--- BEGIN PROVIDED DATA ---

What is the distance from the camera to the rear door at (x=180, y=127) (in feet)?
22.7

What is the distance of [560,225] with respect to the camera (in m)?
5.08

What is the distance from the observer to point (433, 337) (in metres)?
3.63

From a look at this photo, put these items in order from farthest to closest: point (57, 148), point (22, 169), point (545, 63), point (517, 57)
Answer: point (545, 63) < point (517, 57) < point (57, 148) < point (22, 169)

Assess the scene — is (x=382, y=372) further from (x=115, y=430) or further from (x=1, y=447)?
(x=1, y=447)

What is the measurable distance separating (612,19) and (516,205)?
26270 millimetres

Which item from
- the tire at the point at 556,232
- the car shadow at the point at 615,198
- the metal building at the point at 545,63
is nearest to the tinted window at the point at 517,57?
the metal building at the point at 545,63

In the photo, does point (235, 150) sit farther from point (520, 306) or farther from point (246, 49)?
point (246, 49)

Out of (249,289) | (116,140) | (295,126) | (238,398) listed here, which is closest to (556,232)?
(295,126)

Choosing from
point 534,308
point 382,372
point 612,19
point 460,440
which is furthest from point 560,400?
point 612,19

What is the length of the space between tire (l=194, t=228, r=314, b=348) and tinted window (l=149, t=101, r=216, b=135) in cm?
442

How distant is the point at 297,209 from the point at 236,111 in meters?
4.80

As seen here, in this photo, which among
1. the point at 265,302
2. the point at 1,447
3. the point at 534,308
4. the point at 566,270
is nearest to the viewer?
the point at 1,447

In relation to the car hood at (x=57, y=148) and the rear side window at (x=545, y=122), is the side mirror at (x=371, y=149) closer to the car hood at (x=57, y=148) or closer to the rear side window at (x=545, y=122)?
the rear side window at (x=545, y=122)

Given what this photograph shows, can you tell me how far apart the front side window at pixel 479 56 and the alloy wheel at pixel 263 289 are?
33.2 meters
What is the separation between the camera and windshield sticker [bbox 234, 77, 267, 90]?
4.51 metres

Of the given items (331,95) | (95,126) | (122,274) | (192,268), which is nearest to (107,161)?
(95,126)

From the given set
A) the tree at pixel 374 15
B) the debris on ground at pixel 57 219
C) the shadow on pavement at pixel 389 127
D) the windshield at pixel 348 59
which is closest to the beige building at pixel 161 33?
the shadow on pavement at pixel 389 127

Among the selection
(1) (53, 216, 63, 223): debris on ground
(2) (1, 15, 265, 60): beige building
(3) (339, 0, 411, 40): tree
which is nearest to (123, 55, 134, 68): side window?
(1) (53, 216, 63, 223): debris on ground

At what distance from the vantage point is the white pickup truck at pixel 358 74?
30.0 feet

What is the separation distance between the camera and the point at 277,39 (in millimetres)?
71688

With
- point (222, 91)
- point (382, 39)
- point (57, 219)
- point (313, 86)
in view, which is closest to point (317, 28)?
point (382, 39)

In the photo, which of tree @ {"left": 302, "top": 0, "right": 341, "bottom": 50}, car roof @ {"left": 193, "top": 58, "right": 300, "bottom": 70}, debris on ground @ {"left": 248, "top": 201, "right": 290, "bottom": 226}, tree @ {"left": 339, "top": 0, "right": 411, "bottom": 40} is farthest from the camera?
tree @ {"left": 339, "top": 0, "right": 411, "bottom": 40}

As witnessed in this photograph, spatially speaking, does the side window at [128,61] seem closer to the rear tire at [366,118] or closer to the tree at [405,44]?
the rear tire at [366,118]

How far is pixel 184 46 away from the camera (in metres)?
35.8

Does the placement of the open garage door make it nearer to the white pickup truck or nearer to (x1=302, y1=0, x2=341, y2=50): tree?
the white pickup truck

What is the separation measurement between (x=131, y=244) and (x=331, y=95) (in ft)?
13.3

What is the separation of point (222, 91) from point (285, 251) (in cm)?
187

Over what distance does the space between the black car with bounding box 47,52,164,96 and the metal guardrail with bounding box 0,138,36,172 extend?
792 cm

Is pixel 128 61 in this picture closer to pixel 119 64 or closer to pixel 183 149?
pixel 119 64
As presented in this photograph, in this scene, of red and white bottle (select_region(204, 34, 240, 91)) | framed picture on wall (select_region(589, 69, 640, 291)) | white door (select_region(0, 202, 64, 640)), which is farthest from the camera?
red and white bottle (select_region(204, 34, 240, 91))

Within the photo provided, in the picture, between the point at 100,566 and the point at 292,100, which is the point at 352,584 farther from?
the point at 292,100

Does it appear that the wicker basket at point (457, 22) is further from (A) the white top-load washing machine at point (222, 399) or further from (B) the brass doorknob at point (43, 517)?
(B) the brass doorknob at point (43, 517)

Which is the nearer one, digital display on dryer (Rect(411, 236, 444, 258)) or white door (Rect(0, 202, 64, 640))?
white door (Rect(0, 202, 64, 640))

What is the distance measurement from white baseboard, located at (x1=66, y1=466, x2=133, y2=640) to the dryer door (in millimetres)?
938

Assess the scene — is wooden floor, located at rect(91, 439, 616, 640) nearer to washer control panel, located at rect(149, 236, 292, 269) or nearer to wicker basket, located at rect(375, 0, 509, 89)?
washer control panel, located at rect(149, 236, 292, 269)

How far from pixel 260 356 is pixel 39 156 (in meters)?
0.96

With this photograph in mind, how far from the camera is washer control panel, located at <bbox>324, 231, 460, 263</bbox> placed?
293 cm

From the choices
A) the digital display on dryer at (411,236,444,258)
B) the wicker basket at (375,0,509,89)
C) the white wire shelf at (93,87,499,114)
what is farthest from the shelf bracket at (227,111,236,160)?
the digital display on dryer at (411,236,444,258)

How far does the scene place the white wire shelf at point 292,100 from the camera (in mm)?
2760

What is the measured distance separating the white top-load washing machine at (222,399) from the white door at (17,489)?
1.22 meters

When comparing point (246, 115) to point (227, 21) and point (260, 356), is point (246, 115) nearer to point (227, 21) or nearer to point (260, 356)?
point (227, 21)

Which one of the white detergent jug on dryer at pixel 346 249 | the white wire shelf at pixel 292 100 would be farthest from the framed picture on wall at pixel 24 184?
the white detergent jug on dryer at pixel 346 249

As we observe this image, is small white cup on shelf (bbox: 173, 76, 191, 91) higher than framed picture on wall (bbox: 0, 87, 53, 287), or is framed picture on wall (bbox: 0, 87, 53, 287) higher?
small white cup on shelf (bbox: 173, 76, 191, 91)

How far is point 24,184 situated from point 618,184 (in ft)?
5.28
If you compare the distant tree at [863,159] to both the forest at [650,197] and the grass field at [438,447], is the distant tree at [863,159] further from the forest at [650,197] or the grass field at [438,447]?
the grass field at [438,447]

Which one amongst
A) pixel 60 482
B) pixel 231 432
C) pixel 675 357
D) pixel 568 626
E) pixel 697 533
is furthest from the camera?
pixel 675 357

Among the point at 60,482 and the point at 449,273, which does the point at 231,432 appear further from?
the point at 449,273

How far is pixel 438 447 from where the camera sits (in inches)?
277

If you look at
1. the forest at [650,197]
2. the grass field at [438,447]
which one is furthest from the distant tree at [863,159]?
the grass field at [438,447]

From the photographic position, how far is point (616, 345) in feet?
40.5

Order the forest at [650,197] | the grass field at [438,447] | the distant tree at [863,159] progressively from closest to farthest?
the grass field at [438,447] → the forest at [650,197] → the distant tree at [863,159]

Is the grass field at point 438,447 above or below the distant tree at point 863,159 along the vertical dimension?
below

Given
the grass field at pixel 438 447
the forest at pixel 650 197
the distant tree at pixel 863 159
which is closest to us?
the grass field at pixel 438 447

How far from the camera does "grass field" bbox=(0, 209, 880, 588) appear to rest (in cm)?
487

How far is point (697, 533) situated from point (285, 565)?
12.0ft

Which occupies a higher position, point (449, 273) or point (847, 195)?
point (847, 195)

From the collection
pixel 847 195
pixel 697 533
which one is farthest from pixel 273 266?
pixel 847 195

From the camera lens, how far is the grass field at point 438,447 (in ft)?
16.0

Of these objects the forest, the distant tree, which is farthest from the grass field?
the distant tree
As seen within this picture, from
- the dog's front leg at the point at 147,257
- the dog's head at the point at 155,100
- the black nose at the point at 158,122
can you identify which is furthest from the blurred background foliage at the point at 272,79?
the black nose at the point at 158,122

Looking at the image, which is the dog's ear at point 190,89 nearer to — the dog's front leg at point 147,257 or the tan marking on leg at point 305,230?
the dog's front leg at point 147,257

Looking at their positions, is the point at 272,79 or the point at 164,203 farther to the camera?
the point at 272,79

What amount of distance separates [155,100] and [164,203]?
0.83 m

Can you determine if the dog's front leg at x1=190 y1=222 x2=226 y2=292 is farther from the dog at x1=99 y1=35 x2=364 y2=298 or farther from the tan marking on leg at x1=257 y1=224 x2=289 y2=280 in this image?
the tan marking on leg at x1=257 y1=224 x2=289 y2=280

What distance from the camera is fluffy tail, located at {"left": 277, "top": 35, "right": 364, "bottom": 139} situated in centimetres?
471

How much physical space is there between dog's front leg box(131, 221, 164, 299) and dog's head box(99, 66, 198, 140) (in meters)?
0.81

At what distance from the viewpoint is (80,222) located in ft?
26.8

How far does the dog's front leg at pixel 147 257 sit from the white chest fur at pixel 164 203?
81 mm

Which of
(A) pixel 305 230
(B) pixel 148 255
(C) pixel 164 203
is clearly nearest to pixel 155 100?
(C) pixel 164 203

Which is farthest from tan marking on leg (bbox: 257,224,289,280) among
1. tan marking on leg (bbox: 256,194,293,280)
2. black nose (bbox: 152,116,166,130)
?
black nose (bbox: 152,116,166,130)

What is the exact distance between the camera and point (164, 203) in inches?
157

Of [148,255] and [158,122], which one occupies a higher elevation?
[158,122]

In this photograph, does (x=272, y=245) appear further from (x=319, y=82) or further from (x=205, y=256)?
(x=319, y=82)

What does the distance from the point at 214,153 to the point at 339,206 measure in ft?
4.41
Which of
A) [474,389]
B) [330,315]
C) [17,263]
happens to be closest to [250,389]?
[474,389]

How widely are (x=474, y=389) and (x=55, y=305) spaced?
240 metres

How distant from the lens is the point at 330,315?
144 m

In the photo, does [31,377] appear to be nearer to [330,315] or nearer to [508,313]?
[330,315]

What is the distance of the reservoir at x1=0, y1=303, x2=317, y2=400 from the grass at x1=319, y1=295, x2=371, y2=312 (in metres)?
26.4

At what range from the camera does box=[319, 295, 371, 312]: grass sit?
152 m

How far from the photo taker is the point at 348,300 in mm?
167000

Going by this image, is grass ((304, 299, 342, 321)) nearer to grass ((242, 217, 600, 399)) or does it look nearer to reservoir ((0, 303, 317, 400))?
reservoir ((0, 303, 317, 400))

--- END PROVIDED DATA ---

*AIM*
Rewrite the listing from its beginning through the line containing "33.2 meters", replacing "tinted window" with "darkened window" and leaving everything else unchanged.

*IN RESPONSE*
What is the distance from the camera to the rear door at (x=180, y=127) (in feet)?
22.7

What is the distance of [560,225] with respect to the camera (in m)?
5.08

What is the distance from the observer to point (433, 337) (in metres)?
3.63

From a look at this photo, put these items in order from farthest to closest: point (57, 148), point (22, 169), point (545, 63), point (517, 57)
Answer: point (545, 63) < point (517, 57) < point (57, 148) < point (22, 169)

Assess the scene — is (x=382, y=372) further from (x=115, y=430) or further from (x=1, y=447)?
(x=1, y=447)

What is the measurable distance separating (612,19) and (516,205)?
26270 millimetres

Which item from
- the tire at the point at 556,232
- the car shadow at the point at 615,198
- the metal building at the point at 545,63
is nearest to the darkened window at the point at 517,57?
the metal building at the point at 545,63

In the photo, does point (235, 150) sit farther from point (520, 306) or farther from point (246, 49)?
point (246, 49)

Out of (249,289) | (116,140) | (295,126) | (238,398) listed here, which is closest to (556,232)?
(295,126)

Choosing from
point 534,308
point 382,372
point 612,19
point 460,440
which is furthest from point 560,400?
point 612,19

What is the length of the space between tire (l=194, t=228, r=314, b=348) and darkened window (l=149, t=101, r=216, b=135) in cm?
442

How distant is the point at 297,209 from the point at 236,111 in meters?
4.80

As seen here, in this photo, which among
1. the point at 265,302
2. the point at 1,447
3. the point at 534,308
4. the point at 566,270
is nearest to the viewer?
the point at 1,447

In relation to the car hood at (x=57, y=148) and the rear side window at (x=545, y=122), is the side mirror at (x=371, y=149) closer to the car hood at (x=57, y=148) or closer to the rear side window at (x=545, y=122)?
the rear side window at (x=545, y=122)

Given what this photograph shows, can you tell me how far apart the front side window at pixel 479 56 and the alloy wheel at pixel 263 289 are?
33.2 meters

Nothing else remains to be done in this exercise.